A UK-based textbook publisher has paused the distribution of two Middle East high school books after a report that showed that the books - which were filled with anti-Israel bias - had been changed in a "pro-Israel" direction.
Conflict in the Middle East, c1945-1995 and The Middle East: Conflict, Crisis and Change, 1917-2012, both written by Hilary Brash, were shown to be highly biased against Israel. David Collier wrote a report on just chapter 1 of the second book showing clear bias, and he mentioned some other examples:
• P. 29 refers to terrorists, or Fedayeen, as freedom fighters “depending on one’s point of view.” It is internationally accepted that those who randomly target civilians are terrorists regardless of the cause they are fighting for. Palestinian terrorists and terror groups – like Hamas – wage such attacks against Israeli civilians to this day.• P. 56 has a reference of PFLP as a “guerrilla group”. In reality, PFLP is an internationally proscribed terror organisation, having been designated as such by the United States, Japan, Canada, Australia, and the European Union. It does not recognise Israel and openly calls for its annihilation and is well known for pioneering armed aircraft-hijackings in the late 1960s (one of its most infamous militants being Leila Khaled).• P. 78 refers to the Coastal Road Massacre and says that Israeli civilians “died” during the shootout. In reality, the Israelis kidnapped by the Palestinian terrorists were murdered by them and not caught in the crossfire, as the book aims to portray; 13 of the victims were children. Furthermore, the passage does not once refer to the Palestinians as terrorists, preferring to call them “militants”.
A timeline on events in the region from that book that is still online shows the pattern of bias against Jews and Zionism.
Not one mention of Arab aggression against Jews before 1972. The only attack mentioned is the King David Hotel attack - not one mention of the 1929 massacres, the 1936 uprising, the attacks on Jews throughout the period. Nothing about Jews fleeing Europe for their lives before the Holocaust, or the Holocaust itself. Conflicts and wars "break out" - they aren't initiated by Arabs. The PLO is not involved in any terror attacks at all - the only two attacks mentioned are from the PFLP and Black September, which students aren't told was the PLO. It says Arafat renounces terrorism and doesn't mention the terrorism that he directed in the years that followed. And, of course, history only begins in 1917, with no mention of the Jewish presence on and love of the land for three thousand years.
To correct this bias, the Board of Deputies of British Jews and UK Lawyers for Israel met with Pearson in 2019 and worked with them to eliminate this bias. Revised textbooks were released in 2020.
Now, the British Committee for the Universities of Palestine, a virulently anti-Israel group, issued their own report written by professors John Chalcraft and James Dickins complaining about the revisions.
In assessing the changes that we found there was one dimension on which almost all of the changes could be arrayed, namely from which perspective the history of Israel/Palestine should be told. In assessing the direction of change we used a simple scheme, based on whether a reasonable, broadly informed person would understand a change to be pro Israeli, pro-Palestinian or neutral between those positions. The terms ‘pro-Israeli’ and ‘pro Palestinian’ are defined in their most generally accepted sense – as characterizing an account which exonerates Israelis or Palestinians from blame, fault or wrongdoing. On this basis we found (a) a small number of changes that are broadly neutral, (b) around half a dozen changes that may be described as mildly pro-Palestinian, and (c) the remainder, the vast majority, that are pro-Israeli. The net effect is that the content and substance of the textbooks has been significantly altered. The RVs are emphatically more pro-Israeli than the OVs.

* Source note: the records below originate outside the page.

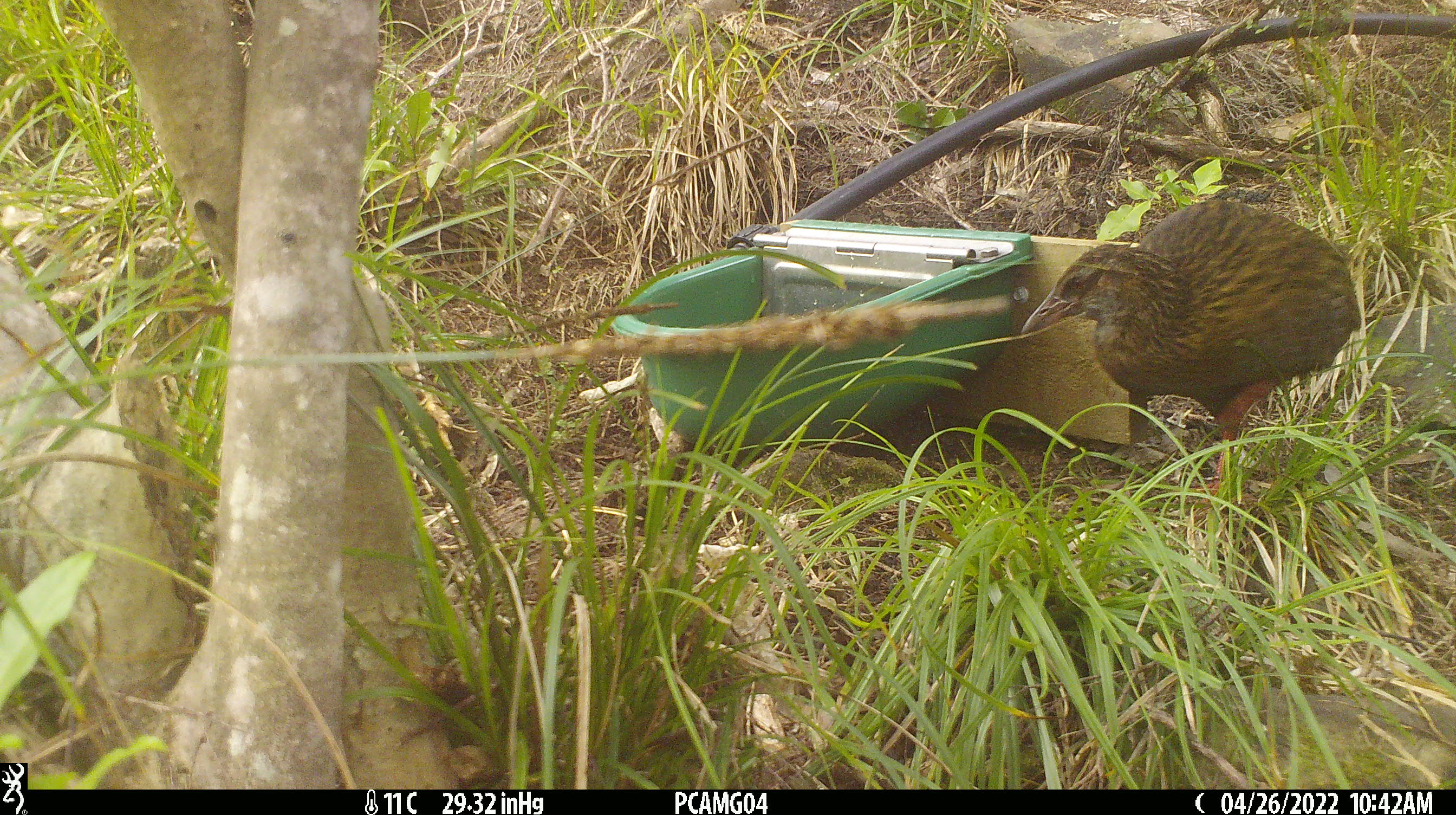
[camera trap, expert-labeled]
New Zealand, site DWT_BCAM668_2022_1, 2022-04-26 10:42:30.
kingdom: Animalia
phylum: Chordata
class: Aves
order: Gruiformes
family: Rallidae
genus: Gallirallus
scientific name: Gallirallus australis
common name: weka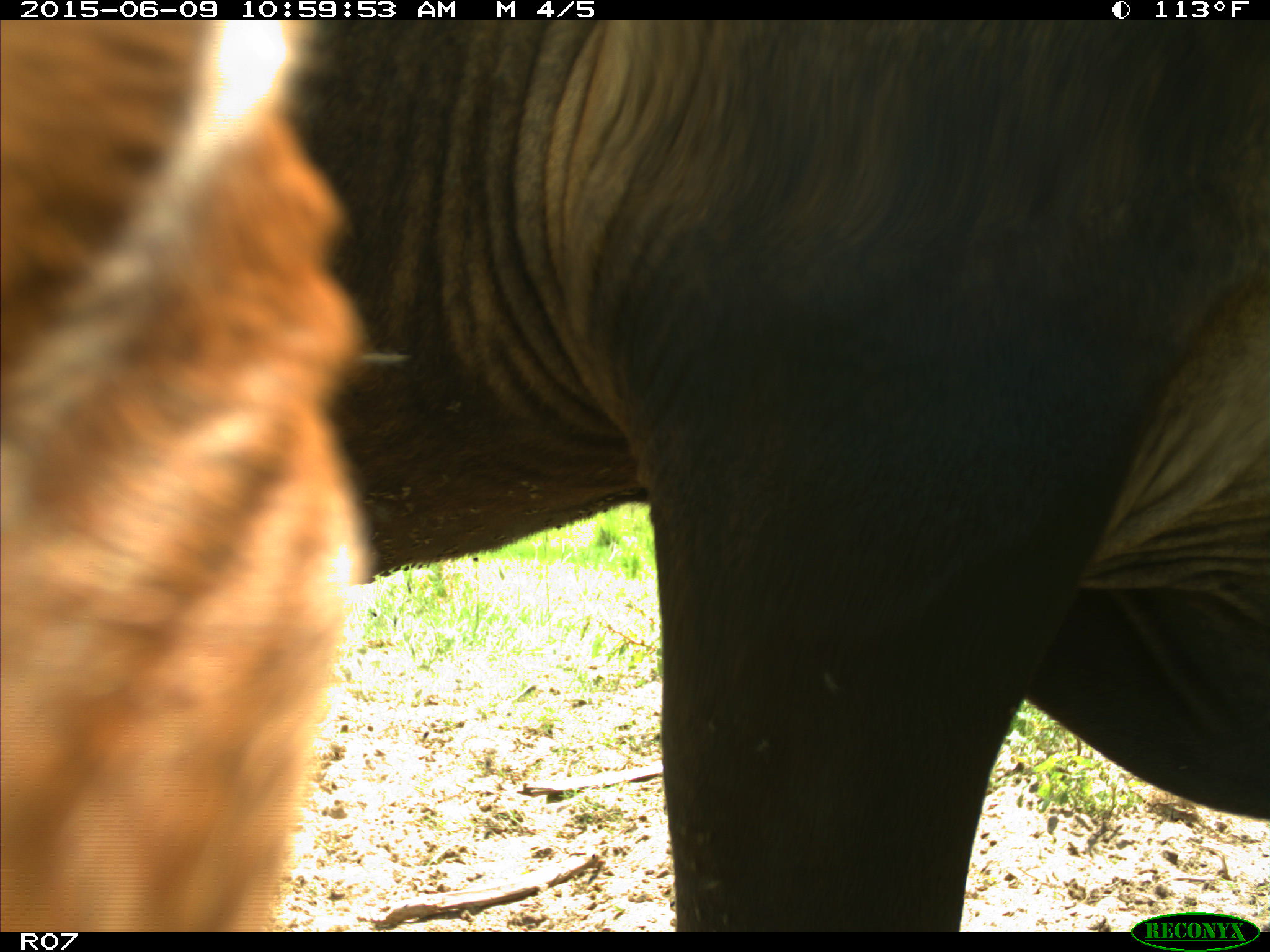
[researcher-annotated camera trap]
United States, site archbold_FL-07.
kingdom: Animalia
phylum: Chordata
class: Mammalia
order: Artiodactyla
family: Bovidae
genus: Bos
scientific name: Bos taurus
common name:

Obviously, if the books were heavily slanted against Israel, changes to correct the books would be regarded as "pro-Israeli!" That isn't bias - that is a correction to anti-Israel bias.
The authors did not release the full list of changes, but only some cherry-picked ones, with no images of the pages where the changes can be evaluated in context. So when they complain that the word "atrocity" was removed in reference to Deir Yassin, we cannot see whether that word was used in reference to the Hadassah Hospital convoy massacre - or even if that massacre was mentioned at all. Without that context, they make it look like the book is now completely pro-Israel, which seems highly unlikely.
Yet as a result of this biased report, Pearson has again paused the distribution of the book!
Chalcraft and Dickins present themselves in the report as "senior academics in Middle East Studies," yet two minutes of research shows that they are anti-Israel activists who support boycotting Israel. Here is Dickins (right) at an anti-Israel rally:
Dickins also recently promoted a video by airplane hijacker Leila Khaled.
Chalcraft is likewise a proponent of boycotting Israeli universities.
The opinions of those who want to see the Jewish state destroyed can hardly be trusted to be unbiased in their review of textbooks!
And yet Pearson is giving these haters' opinions enough respect as to pause distribution of a book that was painstakingly edited to eliminate the exact sort of bias that these professors have.